## Data supplied
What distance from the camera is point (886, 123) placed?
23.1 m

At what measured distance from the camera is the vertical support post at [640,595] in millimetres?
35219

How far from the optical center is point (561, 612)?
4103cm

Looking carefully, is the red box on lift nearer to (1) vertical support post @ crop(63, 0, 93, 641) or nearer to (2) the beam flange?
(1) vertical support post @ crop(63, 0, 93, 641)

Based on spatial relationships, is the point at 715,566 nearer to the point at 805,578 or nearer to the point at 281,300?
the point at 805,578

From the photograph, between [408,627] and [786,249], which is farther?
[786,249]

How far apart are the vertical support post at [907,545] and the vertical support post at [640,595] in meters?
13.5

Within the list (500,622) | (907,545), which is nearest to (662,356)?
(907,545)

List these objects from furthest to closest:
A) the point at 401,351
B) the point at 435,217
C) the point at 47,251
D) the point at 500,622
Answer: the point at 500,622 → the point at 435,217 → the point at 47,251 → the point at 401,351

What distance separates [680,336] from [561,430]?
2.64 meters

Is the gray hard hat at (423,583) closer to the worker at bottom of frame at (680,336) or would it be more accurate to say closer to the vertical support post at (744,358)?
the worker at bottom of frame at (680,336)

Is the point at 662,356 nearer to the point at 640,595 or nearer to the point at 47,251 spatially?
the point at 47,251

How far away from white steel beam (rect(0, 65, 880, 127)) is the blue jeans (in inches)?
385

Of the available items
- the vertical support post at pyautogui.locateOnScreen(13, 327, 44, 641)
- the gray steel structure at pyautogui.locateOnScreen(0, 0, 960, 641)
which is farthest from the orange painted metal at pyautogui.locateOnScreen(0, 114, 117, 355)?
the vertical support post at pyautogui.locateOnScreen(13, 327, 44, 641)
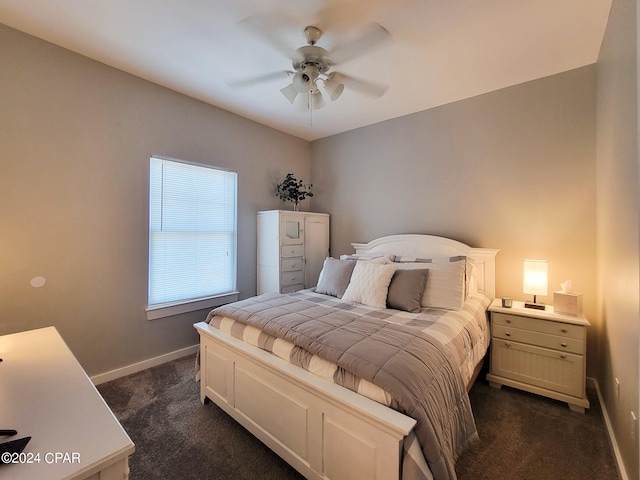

## Problem requirements
Give the records, from the line containing "List these objects" through the end of the records, as a Markdown table with the columns Number and Line. Put one line in each row, skip blank lines, and leave the pictures out.

## Written response
| Number | Line |
|---|---|
| 1 | List these objects from furthest to closest: |
| 2 | A) the point at 401,351 |
| 3 | B) the point at 435,217 |
| 4 | C) the point at 47,251 |
| 5 | D) the point at 500,622 |
| 6 | Answer: the point at 500,622 → the point at 435,217 → the point at 47,251 → the point at 401,351 |
| 7 | What distance separates [680,336] from [561,430]? |
| 8 | 2.64 meters |
| 9 | Is the gray hard hat at (423,583) closer to the worker at bottom of frame at (680,336) or would it be more accurate to say closer to the vertical support post at (744,358)? |
| 10 | the worker at bottom of frame at (680,336) |
| 11 | Is the point at 662,356 nearer to the point at 640,595 or nearer to the point at 47,251 spatially? |
| 12 | the point at 47,251 |
| 13 | How far away from white steel beam (rect(0, 65, 880, 127)) is the blue jeans (in inches)? |
| 14 | 385 |
| 15 | Of the available items |
| 16 | - the vertical support post at pyautogui.locateOnScreen(13, 327, 44, 641) |
| 17 | - the gray steel structure at pyautogui.locateOnScreen(0, 0, 960, 641) |
| 18 | which is farthest from the orange painted metal at pyautogui.locateOnScreen(0, 114, 117, 355)? |
| 19 | the vertical support post at pyautogui.locateOnScreen(13, 327, 44, 641) |